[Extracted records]
□ □ □ □ □ □ □

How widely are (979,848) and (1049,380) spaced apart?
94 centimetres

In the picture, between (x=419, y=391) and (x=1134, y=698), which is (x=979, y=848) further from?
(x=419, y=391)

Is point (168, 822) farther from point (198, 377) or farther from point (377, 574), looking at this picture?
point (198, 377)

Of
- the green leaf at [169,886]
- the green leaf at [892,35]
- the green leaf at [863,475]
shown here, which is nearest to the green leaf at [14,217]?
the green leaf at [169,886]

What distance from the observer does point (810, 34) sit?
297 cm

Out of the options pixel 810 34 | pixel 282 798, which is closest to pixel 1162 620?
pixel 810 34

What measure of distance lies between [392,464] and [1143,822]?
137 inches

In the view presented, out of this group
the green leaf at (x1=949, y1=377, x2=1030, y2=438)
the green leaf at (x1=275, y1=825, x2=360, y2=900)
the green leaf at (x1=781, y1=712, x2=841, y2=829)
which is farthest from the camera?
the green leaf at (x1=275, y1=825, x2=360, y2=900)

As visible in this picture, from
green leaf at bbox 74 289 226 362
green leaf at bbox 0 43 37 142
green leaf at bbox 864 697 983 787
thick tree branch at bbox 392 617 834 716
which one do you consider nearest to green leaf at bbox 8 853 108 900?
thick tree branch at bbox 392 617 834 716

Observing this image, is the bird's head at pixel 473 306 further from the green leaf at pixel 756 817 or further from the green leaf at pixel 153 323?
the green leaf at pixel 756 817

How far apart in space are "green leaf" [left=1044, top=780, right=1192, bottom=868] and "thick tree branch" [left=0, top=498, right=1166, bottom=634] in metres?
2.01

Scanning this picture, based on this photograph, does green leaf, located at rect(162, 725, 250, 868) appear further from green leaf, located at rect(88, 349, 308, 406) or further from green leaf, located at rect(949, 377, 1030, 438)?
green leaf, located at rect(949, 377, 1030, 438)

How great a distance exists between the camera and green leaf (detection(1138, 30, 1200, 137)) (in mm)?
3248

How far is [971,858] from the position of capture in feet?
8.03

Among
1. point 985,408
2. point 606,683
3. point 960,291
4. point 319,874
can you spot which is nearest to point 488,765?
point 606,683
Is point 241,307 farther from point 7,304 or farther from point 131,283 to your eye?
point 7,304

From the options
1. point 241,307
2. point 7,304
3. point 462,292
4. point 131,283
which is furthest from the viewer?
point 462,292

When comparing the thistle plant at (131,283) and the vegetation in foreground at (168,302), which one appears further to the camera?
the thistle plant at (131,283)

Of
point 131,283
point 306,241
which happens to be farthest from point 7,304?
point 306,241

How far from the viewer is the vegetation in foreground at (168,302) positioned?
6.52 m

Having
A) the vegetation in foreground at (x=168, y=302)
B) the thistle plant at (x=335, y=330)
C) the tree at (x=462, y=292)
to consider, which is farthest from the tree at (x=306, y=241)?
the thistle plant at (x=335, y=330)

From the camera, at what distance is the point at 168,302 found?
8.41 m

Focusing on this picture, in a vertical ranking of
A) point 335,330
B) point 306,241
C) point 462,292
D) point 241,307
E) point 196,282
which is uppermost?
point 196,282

□ □ □ □ □ □ □

EXERCISE DIRECTIONS.
Restate each of the entries above verbatim.

THE REPLY.
How widely are (979,848) and (1049,380) spaced apart?
94 centimetres

In the picture, between (x=419, y=391) and (x=1134, y=698), which is (x=979, y=848) further from?
(x=419, y=391)

Is point (168, 822) farther from point (198, 377) or farther from point (377, 574), looking at this picture?
point (198, 377)

Of
- the green leaf at [169,886]
- the green leaf at [892,35]
- the green leaf at [863,475]
shown here, which is nearest to the green leaf at [14,217]?
the green leaf at [169,886]

What distance from the observer does point (810, 34) sit?
297 cm

Out of the options pixel 810 34 | pixel 282 798, which is closest to pixel 1162 620?
pixel 810 34

What measure of distance lies between [392,464] and [1143,822]?
137 inches

In the view presented, out of this group
the green leaf at (x1=949, y1=377, x2=1030, y2=438)
the green leaf at (x1=275, y1=825, x2=360, y2=900)
the green leaf at (x1=781, y1=712, x2=841, y2=829)
which is farthest from the camera?
the green leaf at (x1=275, y1=825, x2=360, y2=900)

As visible in this picture, from
green leaf at bbox 74 289 226 362
green leaf at bbox 0 43 37 142
green leaf at bbox 864 697 983 787
thick tree branch at bbox 392 617 834 716
which one do you consider nearest to green leaf at bbox 8 853 108 900?
thick tree branch at bbox 392 617 834 716

Observing this image, is the bird's head at pixel 473 306 further from the green leaf at pixel 756 817 or further from the green leaf at pixel 153 323?
the green leaf at pixel 756 817

How far apart in space are "green leaf" [left=1044, top=780, right=1192, bottom=868] and "thick tree branch" [left=0, top=498, right=1166, bottom=634] in metres?
2.01

Scanning this picture, based on this photograph, does green leaf, located at rect(162, 725, 250, 868) appear further from green leaf, located at rect(88, 349, 308, 406) or further from green leaf, located at rect(949, 377, 1030, 438)?
green leaf, located at rect(949, 377, 1030, 438)

How great a distance exists between the camera and green leaf (detection(1138, 30, 1200, 137)) (in mm)?
3248

How far is [971,858] from the position of capture in feet?
8.03

Among
1. point 985,408
2. point 606,683
3. point 960,291
4. point 319,874
can you spot which is nearest to point 488,765?
point 606,683
Is point 241,307 farther from point 7,304 or farther from point 131,283 to your eye?
point 7,304

From the options
1. point 241,307
2. point 7,304
3. point 462,292
4. point 131,283
which is furthest from the viewer?
point 462,292

When comparing the thistle plant at (131,283) and the vegetation in foreground at (168,302), which one appears further to the camera?
the thistle plant at (131,283)

Of
point 131,283
point 306,241
which happens to be farthest from point 7,304?
point 306,241

How far from the viewer is the vegetation in foreground at (168,302) positioned?
6.52 m

Having
A) the vegetation in foreground at (x=168, y=302)
B) the thistle plant at (x=335, y=330)
C) the tree at (x=462, y=292)
to consider, which is farthest from the tree at (x=306, y=241)?
the thistle plant at (x=335, y=330)

From the camera, at what distance is the point at 168,302 found?
8.41 m

Focusing on this picture, in a vertical ranking of
A) point 335,330
B) point 306,241
C) point 462,292
D) point 241,307
E) point 196,282
which is uppermost?
point 196,282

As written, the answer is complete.